#### [EXERCISE PROMPT]
Can you carry on the article about Public Capital and rentier behavior in housing, picking up after its final sentence?

#### [STUDY TEXT]
Content starts
Affordable Housing by Removing Rentier Behaviour

Kevin Cox
4 min readApr 11, 2022

Rentier capitalism is a term currently used to describe the belief in economic practices of monopolisation of access to any kind of property (physical, financial, intellectual, etc.) and gaining significant amounts of profit without contribution to society. Wikipedia

Public Capital gives all Australians a home they can afford without dropping house prices and sustainable indexed investment opportunities. New entrants to the housing market will not require a deposit. All occupants will pay a minimum of 25% of their income to the Public Capital pool. When an occupant has paid for their home their 25% of income is invested and earns a 7% indexed annuity for 30 years.

Occupants look after and maintain their homes in the same way homeowners do. They have the added support of other local community members in dealing with the government, tradespersons, and other suppliers.

Private Capital and Rentier Behaviour

When a person goes into debt to purchase a house, they rent money. With debt, the lender receives their money plus interest and profit without contributing to society. They take a risk with their money and want a return on their money.

When a person buys a house with Public Capital, they buy the money they need, and the supplier of funds takes no risk of losing their money.

Public Capital solves the debt rentier problem by not renting money. Instead of debt, a community buys money to buy a dwelling and agrees to repay the money in fixed indexed instalments.

Selling money rather than renting changes the behaviour of the buyer and seller. Buyers make higher profits by using less money to produce more goods, while the seller reduces risk by selling at a lower price. With debt, both parties make higher profits with higher prices. Renting money leads to stagflation, whereas selling money leads to increased Capital productivity.

Selling money rather than renting reduces the incentive to monetise assets. Instead of selling, communities find ways to share with less money. For example, collective ownership with individual custodianship removes the need to rent money to change ownership within the community.

Changing the incentives from gaining more money to reducing the amount of money stabilises the economic system. It changes behaviour from acquiring money to saving money, which encourages cooperation rather than competition.
Content ends
#### [INFORMATION SUPPLIED]
Content starts
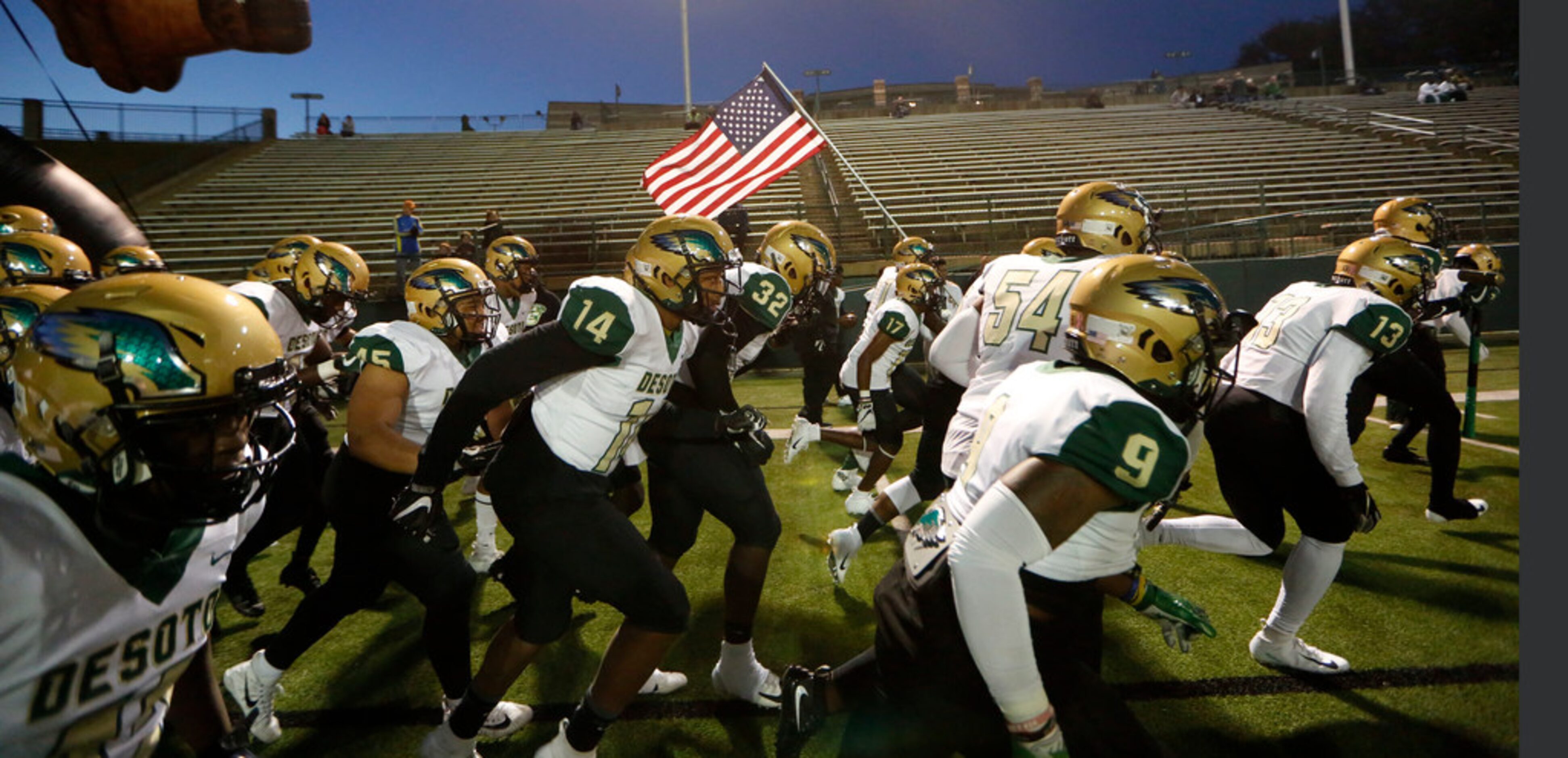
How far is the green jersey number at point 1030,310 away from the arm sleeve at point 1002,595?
185 cm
Content ends
#### [TASK RESULT]
Affordable Housing by Buying Money, not Debt

During the Covid19 pandemic, Australia’s population dropped, yet house prices increased by more than 30%. In 2016 Australia, each dwelling accommodated 2.55 people, whereas, in 1911, each residence accommodated 4.5 people in smaller homes. In 2016 10.5% of all homes were unoccupied.

Australia has enough housing, and it should be affordable. The problem is not supply, not price, but the use of debt by individuals to allocate housing.

While individual wealth is always an important factor in allocating housing, communities should use other factors to achieve fairer outcomes. Using Public Capital rather than Private Capital reduces the cost to purchase a house. However, it changes the rules on who buys a house. With Private Capital, the government and the lenders set the lending rules. They are extensive and complex to reduce the risk to the lender. The buyer with the most money will typically purchase the dwelling. With Public Capital, local communities set the allocation rules designed to ensure everyone has a roof they can afford over their head.

The following rules for Public Capital will make housing affordable for those who join a Public Capital local housing community.

  1. Agree that the Community will hold the title to all the dwellings, and individuals will hold custodianship to the home in which they reside.
  2. Only occupiers can have custodianship. Several people can jointly have custodianship.
  3. Custodians must pay at least 25% of their income each year to retain their custodianship.
  4. 50% of each custodian payment becomes Public Capital equity in the custodial property.
  5. Investors don’t purchase individual houses but get partial ownership of all properties in the community.
  6. Custodians get equity in the dwelling they occupy.
  7. People who want to invest in property purchase Public Capital in the Community of houses.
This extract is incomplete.